And when these Blacks, on a hilltop at a wood clearing called “Bwa Kayiman,” had reached back, past their divisions, past even the God making impulses that creates dictators. Way back. Past self-gratification. Past giving any one particular element – spirit or thought abstraction – omniscient sovereignty; way past these twilights and a thousand eternities. Then this, this spiritual consensus, this, a new psychic wave, was reached. The differing African groups in Haiti were then so quickened, that together as one PSYCHIC FORCE, they had passed Babylon’s babbling towers, setting a new watercourse beyond forever: transmuting mental spasms and a cacophony of noises into ONE TONGUE, one powerful action – swearing to God and the Devil to be free or die. And when Agaou’s thunder clapped next, the cosmic sea – home of the ancestral deities, of all the lwas who had become abstracted over many generations – that sea opened; Africa’s sacred abstractions had come to life. A new nation called Haitian was formed, where unity lives in veins reaching the cosmic center – that nexus between the spheres of the living and dead, between action and reflection. Then, the Haitian Revolution came, beating back Napoleon’s forces, then the English, Spanish and French again. Twice. This, Petwo’s multination red force and strength, works when Rada is its base. Rada and Petwo, they spewed forth together as one, each making way for the stronger. They are the Lovers-of-Liberty, economic democracy-in-action. And their strongest symbol was Ezili Dantò – the feminine principle who carries a dagger.

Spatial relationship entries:
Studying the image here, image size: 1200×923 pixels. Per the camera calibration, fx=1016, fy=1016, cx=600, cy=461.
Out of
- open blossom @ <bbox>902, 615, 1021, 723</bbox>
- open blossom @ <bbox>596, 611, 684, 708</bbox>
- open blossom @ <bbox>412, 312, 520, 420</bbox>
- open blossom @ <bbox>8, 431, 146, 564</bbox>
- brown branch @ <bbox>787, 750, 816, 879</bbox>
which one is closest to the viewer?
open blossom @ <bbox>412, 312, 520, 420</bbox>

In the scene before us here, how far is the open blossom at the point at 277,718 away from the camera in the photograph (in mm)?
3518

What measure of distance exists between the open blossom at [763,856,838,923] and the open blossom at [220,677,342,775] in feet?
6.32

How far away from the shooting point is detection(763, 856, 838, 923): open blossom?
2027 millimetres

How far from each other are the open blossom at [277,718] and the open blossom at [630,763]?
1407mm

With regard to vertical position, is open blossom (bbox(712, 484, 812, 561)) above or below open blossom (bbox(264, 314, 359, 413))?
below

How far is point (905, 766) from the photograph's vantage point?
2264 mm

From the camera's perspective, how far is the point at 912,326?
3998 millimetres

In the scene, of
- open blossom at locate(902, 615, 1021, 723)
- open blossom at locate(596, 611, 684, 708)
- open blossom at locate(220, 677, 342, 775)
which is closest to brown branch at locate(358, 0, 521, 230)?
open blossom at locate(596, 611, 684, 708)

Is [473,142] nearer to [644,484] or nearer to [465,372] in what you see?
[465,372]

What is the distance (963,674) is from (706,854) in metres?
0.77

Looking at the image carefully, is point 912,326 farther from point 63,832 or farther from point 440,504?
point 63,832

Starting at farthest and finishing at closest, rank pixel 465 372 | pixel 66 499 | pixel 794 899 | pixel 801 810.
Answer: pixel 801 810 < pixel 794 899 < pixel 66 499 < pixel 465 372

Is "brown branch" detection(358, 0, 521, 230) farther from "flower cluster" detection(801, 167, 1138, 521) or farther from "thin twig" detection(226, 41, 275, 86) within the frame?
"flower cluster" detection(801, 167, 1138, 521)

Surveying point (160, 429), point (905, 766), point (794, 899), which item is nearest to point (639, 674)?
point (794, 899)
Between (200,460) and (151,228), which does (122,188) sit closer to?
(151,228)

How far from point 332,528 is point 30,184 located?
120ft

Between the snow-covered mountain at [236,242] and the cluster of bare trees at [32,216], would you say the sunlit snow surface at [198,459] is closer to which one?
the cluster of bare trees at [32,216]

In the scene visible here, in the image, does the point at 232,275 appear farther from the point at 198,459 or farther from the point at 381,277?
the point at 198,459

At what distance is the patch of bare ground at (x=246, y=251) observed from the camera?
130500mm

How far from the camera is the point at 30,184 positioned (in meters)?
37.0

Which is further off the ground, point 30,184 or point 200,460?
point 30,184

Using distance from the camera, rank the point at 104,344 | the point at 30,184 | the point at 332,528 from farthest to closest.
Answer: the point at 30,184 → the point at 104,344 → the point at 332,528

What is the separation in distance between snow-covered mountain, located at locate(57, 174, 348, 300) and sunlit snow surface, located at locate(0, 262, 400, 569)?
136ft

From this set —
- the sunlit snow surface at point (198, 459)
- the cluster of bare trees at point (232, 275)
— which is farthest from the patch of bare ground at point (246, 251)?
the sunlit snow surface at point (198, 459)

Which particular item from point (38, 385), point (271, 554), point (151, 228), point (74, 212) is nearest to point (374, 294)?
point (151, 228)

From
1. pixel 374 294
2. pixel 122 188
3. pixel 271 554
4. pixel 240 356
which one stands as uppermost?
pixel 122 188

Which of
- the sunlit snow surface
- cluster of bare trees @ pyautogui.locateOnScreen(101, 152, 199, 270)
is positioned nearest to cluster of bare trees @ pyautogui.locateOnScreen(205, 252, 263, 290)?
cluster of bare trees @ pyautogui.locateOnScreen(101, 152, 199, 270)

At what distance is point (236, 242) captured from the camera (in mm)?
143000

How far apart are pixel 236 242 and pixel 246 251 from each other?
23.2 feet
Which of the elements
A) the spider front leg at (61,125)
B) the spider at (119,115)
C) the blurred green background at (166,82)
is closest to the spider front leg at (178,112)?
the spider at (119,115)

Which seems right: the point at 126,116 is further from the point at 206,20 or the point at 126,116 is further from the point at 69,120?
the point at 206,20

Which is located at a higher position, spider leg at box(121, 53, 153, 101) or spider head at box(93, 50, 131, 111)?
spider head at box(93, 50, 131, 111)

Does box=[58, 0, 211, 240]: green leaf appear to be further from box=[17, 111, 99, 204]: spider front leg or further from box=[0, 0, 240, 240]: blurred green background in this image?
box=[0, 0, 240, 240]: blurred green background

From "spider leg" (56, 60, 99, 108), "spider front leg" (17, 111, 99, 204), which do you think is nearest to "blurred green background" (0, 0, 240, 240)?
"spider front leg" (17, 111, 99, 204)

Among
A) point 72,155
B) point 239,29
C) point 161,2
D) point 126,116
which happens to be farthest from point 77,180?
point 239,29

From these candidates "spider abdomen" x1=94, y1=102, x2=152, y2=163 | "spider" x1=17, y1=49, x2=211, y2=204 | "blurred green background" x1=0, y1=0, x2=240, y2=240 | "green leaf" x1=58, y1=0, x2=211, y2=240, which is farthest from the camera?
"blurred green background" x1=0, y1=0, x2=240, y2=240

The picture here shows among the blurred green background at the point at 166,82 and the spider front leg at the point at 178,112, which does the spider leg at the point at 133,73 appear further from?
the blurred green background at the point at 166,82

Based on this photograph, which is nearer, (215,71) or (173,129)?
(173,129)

▸ **TASK SET**
1/ In the entries, swap "photograph" for "image" in everything from the line containing "The picture here" down to the last entry, and give those lines back with nothing else changed.
2/ Carry on the passage on the Haitian Revolution, picking up after its final sentence.
These entries are unrelated to the passage on the Haitian Revolution.

▸ **THE ANSWERS**
1/
The picture here shows among the blurred green background at the point at 166,82 and the spider front leg at the point at 178,112, which does the spider leg at the point at 133,73 appear further from?
the blurred green background at the point at 166,82

Based on this image, which is nearer, (215,71) or (173,129)?
(173,129)

2/
I didn’t know what i was. How i came to be created Kreyòl or much about Vodun until after i had returned from Haiti and started feeling the tones of Red, textures of Black and cold distance of the Moonlight. But, it is the unified Petwo/Rada nations, living within my psychic heritage, that call to me with this vision of a world that’s reached past its divisions, angers, hatreds and envies to where many “nations” coexist. I’m practicing remembering that the amalgamated Africans in Haiti had no money to bribe or amass and wield power with; no gun arsenals for shows of force to control or subjugate the masses and classes with; no laws to shoot hope and dreams, forever deferred. No. The Africans, who became Haitians, in the land of the Taino/Arawak Amerindians expected the tools of combat to crawl from their bodies and mind, and it did. Their veins are the vortexes for a unified African PSYCHIC FORCE: and they surrendered to that.
END OF CEREMONY BWA KAYIMAN, PART 1 MONOLOGUE
BEYOND 2004: CEREMONY BWA KAYIMAN, PART 2
“Ayida Wèdo se bon, se bon. Danbala Wèdo, se bon, se bon. Lè ma monte chwal mwen gen moun ka kriye.”
Grann mwen held my soul, for five hundred years in sanctuaries beyond your reach Prozac-man, in living shrines within her mound, safe from the dark vicissitudes of this protracted nightmare. That’s why i’m strong enough today to make this call. No, that’s why all we Ayisyen have made THE CALL. Before, it took 300 years to reach anba dlo. But now, 2004 approaches. The coming forth of the dead is at hand. I feel lè Marasa, lè Mòr e lè Mystères…We are at the dawn of another Bwa Kayiman Petwo ceremony.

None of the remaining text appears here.